* Extract
....
Re: Determine state of cluster (HA)

From: Jehan-Guillaume de Rorthais <jgdr(at)dalibo(dot)com>
To: Craig Ringer <craig(at)2ndquadrant(dot)com>
Cc: "Joshua D(dot) Drake" <jd(at)commandprompt(dot)com>, pgsql-hackers <pgsql-hackers(at)postgresql(dot)org>
Subject: Re: Determine state of cluster (HA)
Date: 2017-10-16 12:10:25
Message-ID: 20171016141025.6bc022b8@firost
Views: Raw Message | Whole Thread | Download mbox | Resend email
Thread:
Lists: pgsql-hackers

On Mon, 16 Oct 2017 10:39:16 +0800
Craig Ringer <craig(at)2ndquadrant(dot)com> wrote:

> On 13 October 2017 at 08:50, Joshua D. Drake <jd(at)commandprompt(dot)com> wrote:

> > I had a long call with a firm developing front end proxy/cache/HA for
> > Postgres today. Essentially the software is a replacement for PGPool in
> > entirety but also supports analytics etc... When I was asking them about
> > pain points they talked about the below and I was wondering if this is a
> > problem we would like to solve.
....
* Dataset extract
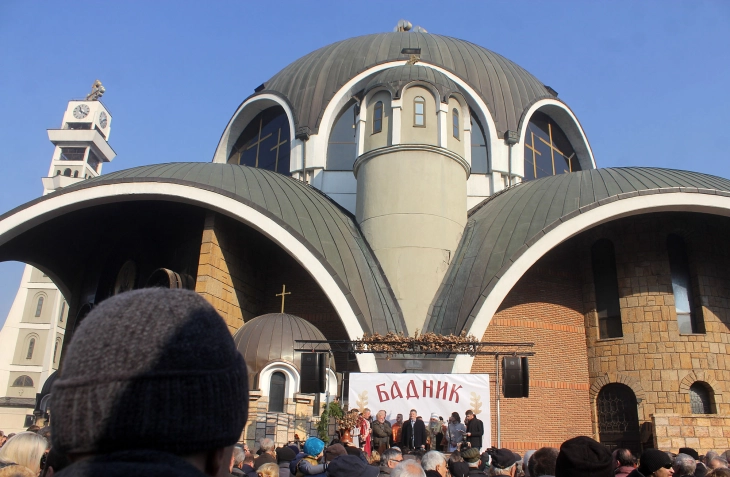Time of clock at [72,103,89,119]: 11:19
....
* Parts of the exercise
• A. From the mailing-list message above, reproduce word for word the passage that begins at the words "From: Jehan-Guillaume de" and stops after "Subject: Re: Determine state of cluster (HA)".
• B. In the message, the software from the firm developing a front-end proxy/cache/HA for Postgres is described as essentially a replacement for what?

* Solved problems
• A.
From: Jehan-Guillaume de Rorthais <jgdr(at)dalibo(dot)com>
To: Craig Ringer <craig(at)2ndquadrant(dot)com>
Cc: "Joshua D(dot) Drake" <jd(at)commandprompt(dot)com>, pgsql-hackers <pgsql-hackers(at)postgresql(dot)org>
Subject: Re: Determine state of cluster (HA)

• B. PGPool, in its entirety.